He rummaged through a drawer and then handed her a pen and a pad of paper. “I’ll put together something for us to eat.”

He used to do that. He wasn’t as good a cook as she was, but he was adept enough in the kitchen. He’d always been closed-lipped about his background, but as they’d gotten closer, things had slipped out.

Abusive father. Moved a lot. Mother murdered. She didn’t know at exactly what age he’d been when that had happened, but she knew he’d been a teenager and had only been kept on the straight and narrow—ish—by his older brother. Then Zeke had enlisted the moment he’d been able.

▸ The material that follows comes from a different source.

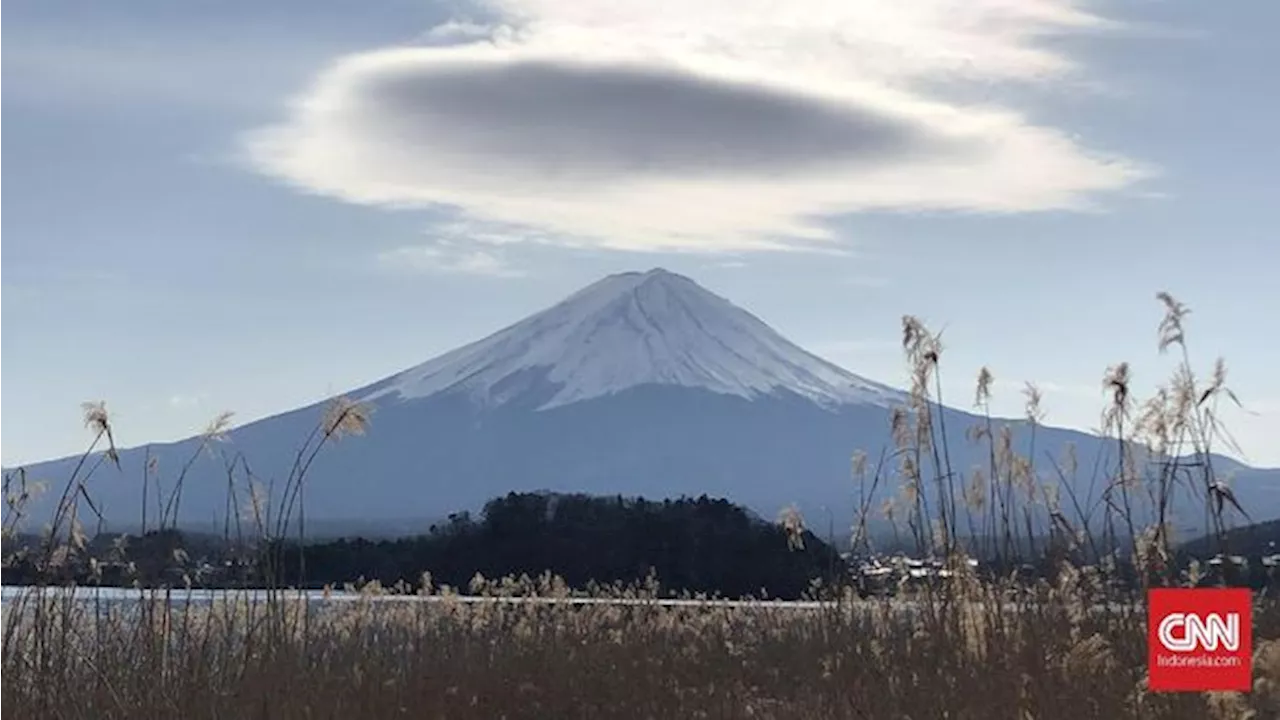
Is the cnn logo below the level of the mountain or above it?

He’d done a stint in the army for a few years before he’d moved over to North Star.

Did he remember the things about her past that she’d told him? Things she’d never told anyone outside of the people who’d known against her will.

It all made her feel tired and sad, so she sat at his kitchen table and focused on petting the dog. “What’s his name?”

“Her name. Viola.”

She smiled at the dog’s warm brown eyes. “Viola. Named after a pretty flower, and you’re a pretty thing, aren’t you?”

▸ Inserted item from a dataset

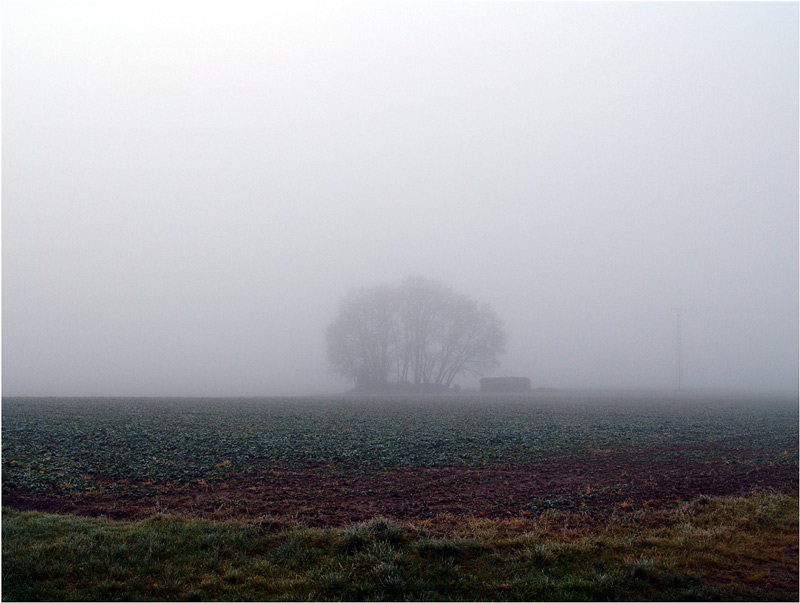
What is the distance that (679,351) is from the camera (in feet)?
316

she cooed at the dog. Then worked on her list while Zeke did the domestic work of throwing together a meal.

He put a bowl of pasta in front of her after a while and then plopped a plastic canister of Parmesan cheese next to her. “And before you say it, I know the fresh stuff is better, but this keeps longer so it wins for a single guy.”

Their gazes caught across the table.

He’d just made it clear he remembered her pasta cheese preferences, all these years later. And her foolish heart fluttered at the thought. Just as bad, he’d also made it clear he was single. Like that was relevant, when it was decidedly not.

She looked down at the list she’d made. Slid it over the table to him. “It’s short.”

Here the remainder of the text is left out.